**Given instruction:** Copy out the line containing "Based on the" and each line after it, through the last one in the material, exactly as written.

Spatial question entries:
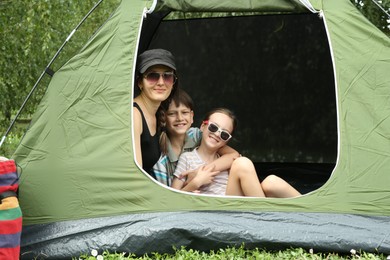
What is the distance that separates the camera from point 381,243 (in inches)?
115

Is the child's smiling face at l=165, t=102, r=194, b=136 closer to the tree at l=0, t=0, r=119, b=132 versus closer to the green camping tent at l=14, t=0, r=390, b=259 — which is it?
the green camping tent at l=14, t=0, r=390, b=259

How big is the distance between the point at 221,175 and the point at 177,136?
0.36 metres

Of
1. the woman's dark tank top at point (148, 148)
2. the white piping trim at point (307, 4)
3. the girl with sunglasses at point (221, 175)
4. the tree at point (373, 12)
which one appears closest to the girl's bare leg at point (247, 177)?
the girl with sunglasses at point (221, 175)

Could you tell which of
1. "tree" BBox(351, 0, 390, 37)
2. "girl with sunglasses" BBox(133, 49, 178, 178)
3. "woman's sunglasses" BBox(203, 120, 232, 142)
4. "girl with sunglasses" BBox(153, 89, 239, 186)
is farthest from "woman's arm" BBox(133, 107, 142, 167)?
"tree" BBox(351, 0, 390, 37)

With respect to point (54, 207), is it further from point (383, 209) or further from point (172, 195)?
point (383, 209)

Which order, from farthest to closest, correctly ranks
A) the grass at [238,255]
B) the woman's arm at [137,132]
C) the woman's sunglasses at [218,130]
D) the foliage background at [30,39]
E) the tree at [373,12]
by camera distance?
the foliage background at [30,39] → the tree at [373,12] → the woman's sunglasses at [218,130] → the woman's arm at [137,132] → the grass at [238,255]

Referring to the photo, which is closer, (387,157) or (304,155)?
(387,157)

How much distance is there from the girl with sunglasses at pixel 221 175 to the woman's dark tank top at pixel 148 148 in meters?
0.16

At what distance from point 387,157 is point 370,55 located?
507 millimetres

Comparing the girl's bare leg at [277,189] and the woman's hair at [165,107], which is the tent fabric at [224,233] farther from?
the woman's hair at [165,107]

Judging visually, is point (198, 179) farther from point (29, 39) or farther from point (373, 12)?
point (29, 39)

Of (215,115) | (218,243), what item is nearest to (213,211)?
(218,243)

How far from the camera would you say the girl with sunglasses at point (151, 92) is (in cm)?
342

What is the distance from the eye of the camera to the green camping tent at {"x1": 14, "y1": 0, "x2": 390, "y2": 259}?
2996 millimetres
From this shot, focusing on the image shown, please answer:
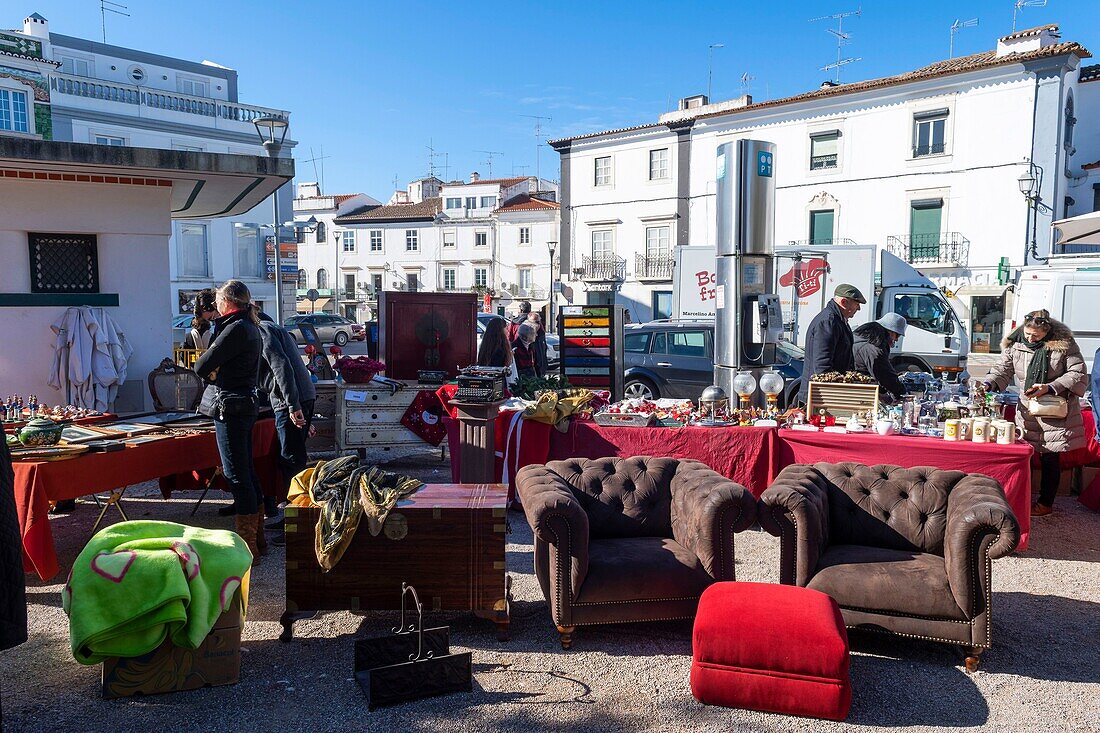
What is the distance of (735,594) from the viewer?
145 inches

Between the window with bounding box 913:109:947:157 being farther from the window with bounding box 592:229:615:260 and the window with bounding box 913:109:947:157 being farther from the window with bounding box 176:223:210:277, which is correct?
the window with bounding box 176:223:210:277

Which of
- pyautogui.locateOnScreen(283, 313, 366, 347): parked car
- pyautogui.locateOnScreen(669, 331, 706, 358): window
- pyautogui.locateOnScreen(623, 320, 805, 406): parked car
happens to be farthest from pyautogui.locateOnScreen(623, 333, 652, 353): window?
pyautogui.locateOnScreen(283, 313, 366, 347): parked car

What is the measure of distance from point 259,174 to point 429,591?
5761 millimetres

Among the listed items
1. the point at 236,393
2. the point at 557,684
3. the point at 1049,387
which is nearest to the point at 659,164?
the point at 1049,387

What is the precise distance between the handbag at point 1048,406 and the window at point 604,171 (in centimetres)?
2718

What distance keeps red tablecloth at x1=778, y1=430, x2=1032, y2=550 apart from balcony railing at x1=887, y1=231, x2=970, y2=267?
67.9 ft

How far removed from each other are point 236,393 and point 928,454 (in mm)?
4693

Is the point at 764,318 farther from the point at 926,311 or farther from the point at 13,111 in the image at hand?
the point at 13,111

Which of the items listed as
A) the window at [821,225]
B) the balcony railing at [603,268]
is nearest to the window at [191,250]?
the balcony railing at [603,268]

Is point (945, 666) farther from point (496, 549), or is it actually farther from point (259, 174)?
point (259, 174)

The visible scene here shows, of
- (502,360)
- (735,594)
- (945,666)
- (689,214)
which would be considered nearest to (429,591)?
(735,594)

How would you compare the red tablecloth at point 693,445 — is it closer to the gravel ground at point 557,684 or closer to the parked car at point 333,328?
the gravel ground at point 557,684

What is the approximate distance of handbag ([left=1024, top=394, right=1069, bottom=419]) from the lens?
6172 mm

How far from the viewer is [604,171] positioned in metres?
32.4
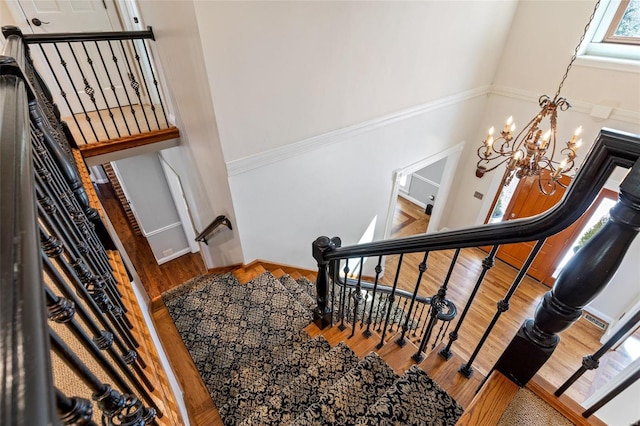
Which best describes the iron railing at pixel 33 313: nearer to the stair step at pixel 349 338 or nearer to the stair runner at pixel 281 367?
the stair runner at pixel 281 367

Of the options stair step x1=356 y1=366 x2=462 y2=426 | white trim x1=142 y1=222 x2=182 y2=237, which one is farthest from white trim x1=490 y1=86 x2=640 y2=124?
white trim x1=142 y1=222 x2=182 y2=237

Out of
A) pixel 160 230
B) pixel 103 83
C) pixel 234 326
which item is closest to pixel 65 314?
pixel 234 326

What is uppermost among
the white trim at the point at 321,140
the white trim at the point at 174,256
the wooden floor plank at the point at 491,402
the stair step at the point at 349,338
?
the white trim at the point at 321,140

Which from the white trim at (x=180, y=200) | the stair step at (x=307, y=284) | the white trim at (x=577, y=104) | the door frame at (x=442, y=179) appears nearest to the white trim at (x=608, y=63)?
the white trim at (x=577, y=104)

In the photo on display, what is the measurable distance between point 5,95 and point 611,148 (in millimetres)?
1395

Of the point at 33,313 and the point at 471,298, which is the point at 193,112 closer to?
the point at 471,298

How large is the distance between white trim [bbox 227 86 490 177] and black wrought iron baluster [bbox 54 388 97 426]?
2273 millimetres

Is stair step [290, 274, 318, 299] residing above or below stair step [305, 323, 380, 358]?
below

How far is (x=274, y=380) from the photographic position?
6.50 ft

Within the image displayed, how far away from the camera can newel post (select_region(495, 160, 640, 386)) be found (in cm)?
71

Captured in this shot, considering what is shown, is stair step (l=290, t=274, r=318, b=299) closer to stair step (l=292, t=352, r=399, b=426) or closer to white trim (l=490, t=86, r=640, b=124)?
stair step (l=292, t=352, r=399, b=426)

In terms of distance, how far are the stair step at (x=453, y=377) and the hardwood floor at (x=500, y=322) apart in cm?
248

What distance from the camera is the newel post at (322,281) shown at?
Result: 1.79 m

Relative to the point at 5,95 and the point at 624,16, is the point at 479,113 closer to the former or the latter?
the point at 624,16
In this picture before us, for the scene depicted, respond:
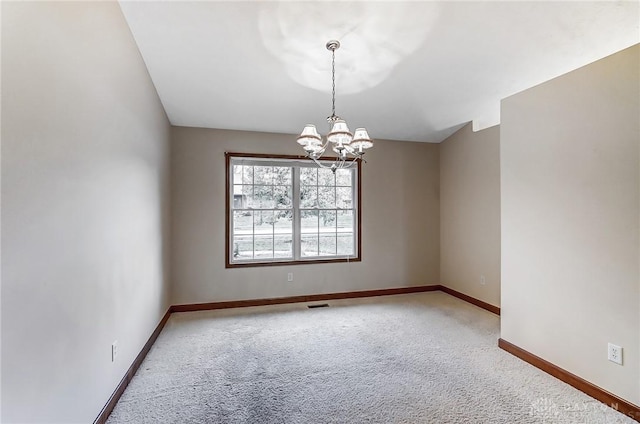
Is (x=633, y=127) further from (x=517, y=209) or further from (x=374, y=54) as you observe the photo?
(x=374, y=54)

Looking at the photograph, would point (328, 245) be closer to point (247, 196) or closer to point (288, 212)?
point (288, 212)

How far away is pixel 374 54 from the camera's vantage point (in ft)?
9.46

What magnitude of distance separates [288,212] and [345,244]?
3.39ft

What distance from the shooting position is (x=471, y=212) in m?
4.52

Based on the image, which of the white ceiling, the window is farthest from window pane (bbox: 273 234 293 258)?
the white ceiling

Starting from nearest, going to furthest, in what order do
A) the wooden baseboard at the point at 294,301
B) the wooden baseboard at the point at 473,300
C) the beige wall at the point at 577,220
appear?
the beige wall at the point at 577,220
the wooden baseboard at the point at 294,301
the wooden baseboard at the point at 473,300

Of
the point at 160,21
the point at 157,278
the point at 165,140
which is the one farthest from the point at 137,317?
the point at 160,21

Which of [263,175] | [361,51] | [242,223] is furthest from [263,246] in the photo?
[361,51]

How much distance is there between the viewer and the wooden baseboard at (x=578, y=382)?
207cm

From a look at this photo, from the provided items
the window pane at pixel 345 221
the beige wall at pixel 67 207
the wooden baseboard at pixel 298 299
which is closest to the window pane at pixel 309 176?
the window pane at pixel 345 221

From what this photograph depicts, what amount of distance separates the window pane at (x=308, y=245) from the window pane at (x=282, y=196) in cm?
54

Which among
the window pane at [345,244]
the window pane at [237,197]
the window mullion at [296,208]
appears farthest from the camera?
the window pane at [345,244]

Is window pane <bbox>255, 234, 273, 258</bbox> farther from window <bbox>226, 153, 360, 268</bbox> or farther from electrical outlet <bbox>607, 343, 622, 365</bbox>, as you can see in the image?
electrical outlet <bbox>607, 343, 622, 365</bbox>

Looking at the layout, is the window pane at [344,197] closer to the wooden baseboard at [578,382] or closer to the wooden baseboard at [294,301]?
the wooden baseboard at [294,301]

**Finished answer:**
Based on the image, which of the white ceiling, the window is farthest from window pane (bbox: 273 234 293 258)?
the white ceiling

Starting from nearest, going to furthest, in what order do
A) the wooden baseboard at the point at 294,301
B) the wooden baseboard at the point at 473,300
C) the beige wall at the point at 577,220
appear?
the beige wall at the point at 577,220
the wooden baseboard at the point at 294,301
the wooden baseboard at the point at 473,300

Of
the point at 160,21
the point at 157,278
the point at 165,140
which is the one farthest from the point at 137,317?
the point at 160,21

Which of [263,175] | [361,51] | [242,223] is furthest from [263,246] in the photo?
[361,51]

How much distance is there between the viewer and the wooden baseboard at (x=578, y=382)?
207cm

From a look at this photo, from the provided items
the window pane at pixel 345 221
the beige wall at pixel 67 207
the wooden baseboard at pixel 298 299
which is closest to the window pane at pixel 309 176?
the window pane at pixel 345 221

From what this photograph depicts, what amount of distance separates the window pane at (x=308, y=245) from the window pane at (x=282, y=196) in cm?
54

Which among
the window pane at [345,244]
the window pane at [237,197]
the window mullion at [296,208]
appears farthest from the camera?
the window pane at [345,244]

Is window pane <bbox>255, 234, 273, 258</bbox> farther from window <bbox>226, 153, 360, 268</bbox> or farther from electrical outlet <bbox>607, 343, 622, 365</bbox>, as you can see in the image?
electrical outlet <bbox>607, 343, 622, 365</bbox>

Looking at the layout, is the window pane at [344,197] closer to the wooden baseboard at [578,382] or closer to the wooden baseboard at [294,301]?
the wooden baseboard at [294,301]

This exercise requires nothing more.